L’approche du 31 décembre sonne l’heure des bilans. Forcément. Que vais-je retenir de cette année 2018 ? Un événement majeur me vient sitôt, un qui finalement me permet de dire que ma vision de la vie s’est affinée dans un sens qui me va bien. L’histoire est un peu longue, je fais court.

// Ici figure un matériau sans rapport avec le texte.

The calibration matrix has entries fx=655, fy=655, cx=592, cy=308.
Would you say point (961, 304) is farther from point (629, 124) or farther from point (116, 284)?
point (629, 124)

Trois mois après la mort de mon ami Daniel d’un choc septique lié à un cancer avancé du côlon, début janvier donc, je fais le test de dépistage dudit cancer, test toujours aussi délicat pour moi (ici), sereine quant au résultat ; je n’ai pas bu une goutte d’alcool depuis quinze ans, ai arrêté de fumer il y a quatorze ans, fait six à sept heures de sport par semaine, mange peu de viande et cuisine beaucoup en mode méditerranéen… Bingo ! Test positif. Je passe les détails de l’annonce, de la peur de mourir, de mon aversion pour les coloscopies, mon anus étant la seule voie de passage que je n’autorise à personne ; je n’ai pas eu le choix.
Coloscopie. Deux heures trente d’intervention pour un foutu polype tout plat qui ne voulait pas bouger de là. Il n’est pas si gros, bénin, mais coriace me mettant à deux coups de bistouri près d’une intervention plus invasive. Une anesthésie compliquée et douloureuse. Trois agrafes. Une nuit d’hôpital. Contrôle dans six mois. Coloscopie. Un autre polype, tout aussi bénin, pas coriace. Tout va bien. Contrôle dans deux ans. Ouf ! J’ai eu mal. J’ai eu peur. J’ai été autant bien que malmenée. Une seule chose pourtant retient mon attention : je suis sauve, grâce au test systématique et à l’efficacité des équipes de l’hôpital Saint-Joseph et de ma médecin traitante. Merci.
Oui, c’est ça que je retiens : que je suis vivante ; que c’est précieux de l’être ; que je ne suis à l’abri de rien ; que je veux vivre encore, longtemps ! Je retiens également l’amour de Isabelle, Sarah, Frédéric, Johnny, Danielle et Chloé ; puis de mes judokas et des amis à qui j’en ai parlé après avoir été rassurée (à demi) par la première coloscopie. Je n’oublie pas les Mouton, Caddie, la bande, mes Tours… Je suis vivante. Voilà ce que me dit 2018. À l’écrire, je mesure un peu plus le caractère incroyable d’un tel bilan. Vivante. Et aimée. Particulièrement aimée.
Si là n’est pas le bonheur, où est-il ? Le bonheur.